Marriott doesn’t want its hotels annoyed by having to deal with guests. So they’ve made it harder for guests to ask to customize their stays.
- Marriott has eliminated the ability of guests to add “requests” or “notes” to a reservation.
- Until very recently, there was a text field that let you type in requests while making a booking on the Marriott website.
- There are selection boxes, but the freeform field is gone.

To be sure, hotels often ignored these requests. But there’s really no way to communicate with the hotel in advance specific requests that aren’t pre-identified checkboxes, like the extra blankets or what you might need for an allergy anymore.
Rmoving the field doesn’t reduce guest needs. It just shifts cost to phone calls at the worst time, when hotels are busy, and increases friction and disappointment on the day of check-in.

Marriott doesn’t publish hotel email addresses on their website. Hotel e-mails aren’t in booking confirmation e-mails, either.

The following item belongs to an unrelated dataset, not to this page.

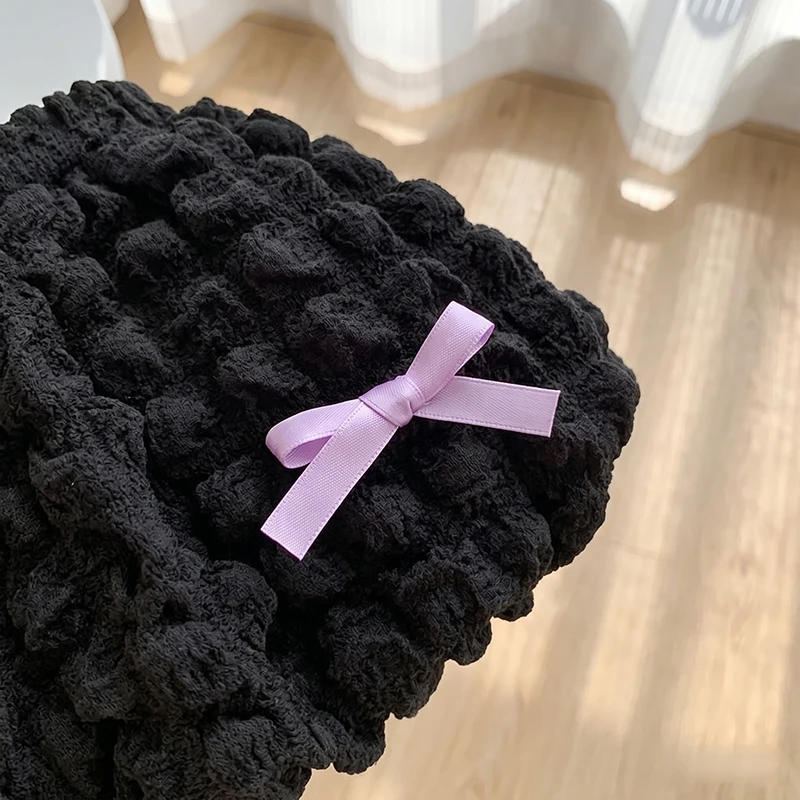 Lavender ribbon bow detail on textured black ruffle shorts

They’re hiding this on purpose.
Pick up the phone, I guess, if you can reach the right person – reservations generally reverts to the Marriott 800 number, and the front desk fielding calls probably isn’t going to get you much with requests for a future stay.

You can make requests through the Marriott app, but only after online check-in opens for the stay. You can’t do it in advance, and many properties don’t have mobile chat enabled anyway.But actually writing out a request? Not with Marriott, if you book direct. They push direct booking, but that channel now has less ability to communicate than it used to.

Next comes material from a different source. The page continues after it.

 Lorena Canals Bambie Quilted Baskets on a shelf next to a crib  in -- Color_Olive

This is yet another reason I’m loyal to Hyatt and avoid Marriott. I will not sleep in a room that has any down bedding – my allergies are bad and I’ll wake up puffy like Pillsbury. At Hyatt? No problem. It’s in my permanent guest profile and they get it right 90% of the time (first thing I check every time I enter a room).
Really cheap hotels are too cheap to use down but they also have many more stinky smoker guests.
I don’t see a box to request that your room have a toilet or shower. It really should, since some Marriotts no longer offer those amenities.
This ain’t your daddy’s Marriott. That’s for sure.
Does that go for all of their other properties, i.e. Residence Inn, Fairfield, etc.?
Not surprising. This falls right in line with the extremely difficult way Marriott uses to book a wheelchair accessible room. You have to first select the room category you want and then select the accessibility option and see if it is available. If not, you return to step 1. You have to do this for every room category until you find an accessible room.
Contrast that with Hilton where you can simply check “Accessible Room” when looking at the room choices and it filters and only shows you accessible rooms.
I have this problem every time. I’m disabled, and I think I’m just being reasonable to try to contact the property in advance. I’ve tried faxes, calling reservations. It doesn’t work. They never get the message. Some properties use the chat feature but only after check-in. It’s just kind of silly. I’m trying to make their lives easier, and they don’t allow it.
Doesn’t this open the door for ADA snafus?
The US airlines (under the Air Carrier Access Act, not the ADA) have this right when you make a booking. It’s infinitely easier. No awkward phone calls, no surprises.
There is still always the optiion of opening a chat through the BonVoy app. This will always go strait to the front desk (not central reservations or the 800 numbers) and can be done after of check-in/day-of check-in.
“We don’t care. We’re Marriott. We don’t have to.”
I used to be a Marriott Elite member, traveling worldwide and racking up the points and I will tell you, Marriott has gone downhill since the early ‘oughts. Bean counters rule there now and I have given up staying at Marriotts. I recommend others boycott this BS.
And good luck using their chat feature! Anything we ask there gets answered in approximately 28 business hours. We’re 2 years from lifetime platinum and thinking of starting fresh with Hilton or Hyatt.
Marriott isn’t about the customer anymore in any shape or form. At least they’ve stopped pretending. Bill would roll over in his grave if dead men could know what’s become of their legacy.
Marriott is so anti customer it just floors me why folks do business with them to any extent
chasing their elite status illusion
I’ve reduced my business as much as I possibly can though I miss my 5 dollar full breakfast coupons which always gets me a nutrigrain bar if I’m lucky
The most obnoxious hotel company in history F them! and their near worthless status and benefits
Late stage American capitalism. If it adds to costs, remove it.